"Oh, not in the least," I replied, airily; "consult me at any time; only too glad to give you every assistance in my power."
Upon this, I took my leave, saying as I did, to show that I really knew what I was about, that whoever had broken the hall-lamp, which I noticed was damaged, should have been made to pay for it.
On my return to my chambers, I found Portington in a great state of excitement. He had actually got a brief for me! A real brief marked with a real fee and endorsed by a real firm of Solicitors! I was actually retained! Mordaunt Jones, Brown and Snobkins! Perhaps the best firm in the profession! I was delighted!
"Portington," I observed when I had regained sufficient control over my feelings to speak calmly, "I do not think you will find the names in my fee-book?"
"I fancy not, Sir," replied Portington; "they wanted Mr. Chuckbob, only I said he was in Scotland, and persuaded—I mean told them you were in, and would be glad to look through the papers instead."

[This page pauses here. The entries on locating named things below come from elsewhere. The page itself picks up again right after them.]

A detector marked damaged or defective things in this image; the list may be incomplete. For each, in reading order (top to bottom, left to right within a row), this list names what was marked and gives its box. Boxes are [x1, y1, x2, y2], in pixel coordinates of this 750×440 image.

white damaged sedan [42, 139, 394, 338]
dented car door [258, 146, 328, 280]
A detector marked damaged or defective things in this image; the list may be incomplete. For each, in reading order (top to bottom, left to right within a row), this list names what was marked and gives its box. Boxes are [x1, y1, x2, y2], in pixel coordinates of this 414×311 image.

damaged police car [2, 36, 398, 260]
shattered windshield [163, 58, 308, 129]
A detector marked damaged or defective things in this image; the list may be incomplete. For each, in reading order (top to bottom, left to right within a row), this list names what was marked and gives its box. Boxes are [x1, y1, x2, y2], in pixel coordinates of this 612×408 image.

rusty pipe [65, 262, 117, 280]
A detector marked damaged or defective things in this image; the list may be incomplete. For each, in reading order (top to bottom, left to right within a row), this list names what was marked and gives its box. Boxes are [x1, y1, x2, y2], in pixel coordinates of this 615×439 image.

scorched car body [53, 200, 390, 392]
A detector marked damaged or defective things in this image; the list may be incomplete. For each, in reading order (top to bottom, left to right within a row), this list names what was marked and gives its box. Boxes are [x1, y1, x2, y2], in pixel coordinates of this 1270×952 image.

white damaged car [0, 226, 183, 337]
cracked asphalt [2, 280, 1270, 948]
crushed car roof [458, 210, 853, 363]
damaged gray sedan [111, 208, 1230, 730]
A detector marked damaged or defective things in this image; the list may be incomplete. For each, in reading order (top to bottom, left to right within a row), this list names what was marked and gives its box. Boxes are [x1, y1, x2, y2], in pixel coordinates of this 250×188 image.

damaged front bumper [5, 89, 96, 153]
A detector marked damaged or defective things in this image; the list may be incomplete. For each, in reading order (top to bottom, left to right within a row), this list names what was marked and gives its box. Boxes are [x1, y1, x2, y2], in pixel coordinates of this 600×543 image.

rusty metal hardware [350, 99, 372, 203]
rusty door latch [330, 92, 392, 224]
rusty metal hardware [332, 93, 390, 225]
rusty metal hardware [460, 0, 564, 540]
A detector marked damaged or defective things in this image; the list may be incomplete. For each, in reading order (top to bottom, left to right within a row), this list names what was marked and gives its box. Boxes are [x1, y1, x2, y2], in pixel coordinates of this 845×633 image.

"Thank you, Portington," I answered, as I took the bundle into my own special room; "thank you, if they come for them, let me know."
"Certainly, Sir; Mordaunt Jones, Brown and Snobkins seemed most anxious to have them back."
Once alone I undid the tape and found the matter resolved itself into a most delicate point of international usage. I went to my bookshelf and hunted for authorities, and was soon deep in Mexican Maritime Law. I was searching in its statutes for one dealing with a ship detained by stress of weather in quarantine, when I was disturbed by Portington ushering in the head employé from the Institution connected with the Vegetarian Movement.
"Very sorry, Sir," said my visitor, "but we are in sad distress. We have just received twelve dozen cases of ginger-beer, when the Committee of Inspection particularly ordered that only soda-water should be supplied, and I really don't know what we shall do."
"Can they not be exchanged for the required liquid?" I asked, looking up from my work, a trifle annoyed at the interruption.